Aim:
In all the rows below, replace "wooden balcony" with "timber balcony" and keep every other part of the lines the same.

Input records:
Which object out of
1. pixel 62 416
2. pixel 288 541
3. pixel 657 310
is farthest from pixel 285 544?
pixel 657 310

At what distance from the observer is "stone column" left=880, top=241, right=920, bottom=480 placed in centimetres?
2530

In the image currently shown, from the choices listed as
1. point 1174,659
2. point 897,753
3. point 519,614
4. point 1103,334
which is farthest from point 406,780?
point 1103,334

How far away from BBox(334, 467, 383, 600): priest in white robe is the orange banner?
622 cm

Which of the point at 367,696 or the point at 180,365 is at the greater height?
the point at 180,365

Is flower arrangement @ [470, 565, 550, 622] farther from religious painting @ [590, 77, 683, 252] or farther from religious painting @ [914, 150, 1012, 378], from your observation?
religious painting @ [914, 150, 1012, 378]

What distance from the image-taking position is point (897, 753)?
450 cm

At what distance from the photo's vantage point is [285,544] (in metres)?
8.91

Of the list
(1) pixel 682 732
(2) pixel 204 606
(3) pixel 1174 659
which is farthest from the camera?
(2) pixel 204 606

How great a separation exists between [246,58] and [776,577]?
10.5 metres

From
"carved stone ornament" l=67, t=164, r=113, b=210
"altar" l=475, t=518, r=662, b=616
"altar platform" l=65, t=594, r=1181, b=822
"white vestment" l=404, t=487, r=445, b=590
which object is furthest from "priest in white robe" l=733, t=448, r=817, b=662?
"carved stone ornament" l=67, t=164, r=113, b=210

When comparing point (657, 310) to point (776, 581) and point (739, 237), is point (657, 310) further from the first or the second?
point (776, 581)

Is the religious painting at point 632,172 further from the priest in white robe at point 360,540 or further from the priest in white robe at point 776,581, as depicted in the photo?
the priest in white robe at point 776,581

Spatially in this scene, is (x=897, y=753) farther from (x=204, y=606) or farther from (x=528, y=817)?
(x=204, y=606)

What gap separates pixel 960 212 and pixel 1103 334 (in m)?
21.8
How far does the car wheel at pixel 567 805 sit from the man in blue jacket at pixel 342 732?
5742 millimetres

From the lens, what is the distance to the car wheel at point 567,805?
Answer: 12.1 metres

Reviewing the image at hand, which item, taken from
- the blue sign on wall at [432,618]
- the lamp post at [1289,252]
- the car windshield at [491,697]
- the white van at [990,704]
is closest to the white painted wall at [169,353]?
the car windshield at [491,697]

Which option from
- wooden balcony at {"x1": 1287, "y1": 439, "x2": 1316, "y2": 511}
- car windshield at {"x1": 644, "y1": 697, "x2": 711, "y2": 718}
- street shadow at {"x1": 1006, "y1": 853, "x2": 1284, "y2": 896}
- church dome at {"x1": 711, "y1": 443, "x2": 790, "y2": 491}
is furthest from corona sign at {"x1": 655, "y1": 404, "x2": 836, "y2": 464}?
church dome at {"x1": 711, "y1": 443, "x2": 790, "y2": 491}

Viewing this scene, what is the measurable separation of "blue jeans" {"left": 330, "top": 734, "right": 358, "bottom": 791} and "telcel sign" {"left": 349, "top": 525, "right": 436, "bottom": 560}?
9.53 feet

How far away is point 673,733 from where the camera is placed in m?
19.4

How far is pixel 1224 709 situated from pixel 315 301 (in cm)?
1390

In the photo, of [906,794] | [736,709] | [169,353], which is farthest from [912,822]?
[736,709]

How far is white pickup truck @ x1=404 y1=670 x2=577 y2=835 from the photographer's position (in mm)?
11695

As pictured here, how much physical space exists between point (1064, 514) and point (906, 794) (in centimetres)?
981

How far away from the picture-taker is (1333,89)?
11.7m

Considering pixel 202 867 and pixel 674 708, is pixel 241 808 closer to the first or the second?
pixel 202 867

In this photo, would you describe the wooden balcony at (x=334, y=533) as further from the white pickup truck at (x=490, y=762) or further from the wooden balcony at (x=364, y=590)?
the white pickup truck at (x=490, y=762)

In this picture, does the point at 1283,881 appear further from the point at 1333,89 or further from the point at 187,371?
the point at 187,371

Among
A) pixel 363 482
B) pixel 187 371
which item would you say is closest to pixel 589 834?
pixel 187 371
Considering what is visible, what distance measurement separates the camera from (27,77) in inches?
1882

Completed task:
Which object out of
1. pixel 62 416
2. pixel 288 541
3. pixel 657 310
is farthest from pixel 285 544?
pixel 657 310

At what distance from the observer is "stone column" left=880, top=241, right=920, bottom=480 placed in centimetres?
2530

In the image currently shown, from the choices listed as
1. point 1174,659
2. point 897,753
3. point 519,614
4. point 1103,334
which is farthest from point 406,780?
point 1103,334

How far away from BBox(334, 467, 383, 600): priest in white robe is the orange banner?
622 cm

Which of the point at 367,696 or the point at 180,365 is at the greater height?
the point at 180,365

Is flower arrangement @ [470, 565, 550, 622] farther from religious painting @ [590, 77, 683, 252] or farther from religious painting @ [914, 150, 1012, 378], from your observation?
religious painting @ [914, 150, 1012, 378]

What distance from the image-taking position is point (897, 753)?
450 cm

At what distance from the photo's vantage point is [285,544] (in metres)?
8.91

Of the list
(1) pixel 682 732
(2) pixel 204 606
(3) pixel 1174 659
which is farthest from the camera?
(2) pixel 204 606

How great a separation exists between [246,58] and [776,577]?
10.5 metres

From
"carved stone ornament" l=67, t=164, r=113, b=210
"altar" l=475, t=518, r=662, b=616
"altar platform" l=65, t=594, r=1181, b=822
"white vestment" l=404, t=487, r=445, b=590
which object is furthest from "priest in white robe" l=733, t=448, r=817, b=662?
"carved stone ornament" l=67, t=164, r=113, b=210

When comparing point (657, 310) to point (776, 581) and point (739, 237), is point (657, 310) further from the first or the second?
point (776, 581)

Is the religious painting at point 632,172 further from the priest in white robe at point 360,540 or further from the priest in white robe at point 776,581, as depicted in the photo?
the priest in white robe at point 776,581

Spatially in this scene, is (x=897, y=753) farther from (x=204, y=606) or farther from (x=528, y=817)?
(x=204, y=606)

What gap separates pixel 960 212 and pixel 1103 334 (in m)?
21.8
How far does the car wheel at pixel 567 805 sit from the man in blue jacket at pixel 342 732?
5742 millimetres

From the lens, what is the distance to the car wheel at point 567,805?
Answer: 12.1 metres

Reviewing the image at hand, which item, taken from
- the blue sign on wall at [432,618]
- the lamp post at [1289,252]
- the car windshield at [491,697]
- the white van at [990,704]
is closest to the white painted wall at [169,353]?
the car windshield at [491,697]

Which option from
- timber balcony at {"x1": 1287, "y1": 439, "x2": 1316, "y2": 511}
- car windshield at {"x1": 644, "y1": 697, "x2": 711, "y2": 718}
- street shadow at {"x1": 1006, "y1": 853, "x2": 1284, "y2": 896}
- church dome at {"x1": 711, "y1": 443, "x2": 790, "y2": 491}
is furthest from corona sign at {"x1": 655, "y1": 404, "x2": 836, "y2": 464}?
church dome at {"x1": 711, "y1": 443, "x2": 790, "y2": 491}

Viewing this scene, what is the measurable separation of "blue jeans" {"left": 330, "top": 734, "right": 358, "bottom": 791} and "telcel sign" {"left": 349, "top": 525, "right": 436, "bottom": 560}?
9.53 feet

How far away is point 673,733 from where the camera is placed in m?
19.4

How far is pixel 1224 709 situated from pixel 315 301 (in cm)?
1390

In the photo, of [906,794] | [736,709] | [169,353], which is farthest from [912,822]?
[736,709]

How far is white pickup truck @ x1=404 y1=670 x2=577 y2=835 from the photographer's position (in mm)?
11695

As pictured here, how much physical space exists between point (1064, 514) and point (906, 794) (in centimetres)?
981

How far away from the picture-taker is (1333,89)?
11.7m

Considering pixel 202 867 and pixel 674 708, is pixel 241 808 closer to the first or the second?
pixel 202 867

In this photo, would you describe the timber balcony at (x=334, y=533) as further from the white pickup truck at (x=490, y=762) or further from the timber balcony at (x=364, y=590)?
the white pickup truck at (x=490, y=762)

In this picture, does the point at 1283,881 appear further from the point at 1333,89 or further from the point at 187,371?
the point at 187,371

Among
A) pixel 363 482
B) pixel 187 371
which item would you say is closest to pixel 589 834?
pixel 187 371
Considering what is visible, what distance measurement separates the camera from (27,77) in inches?
1882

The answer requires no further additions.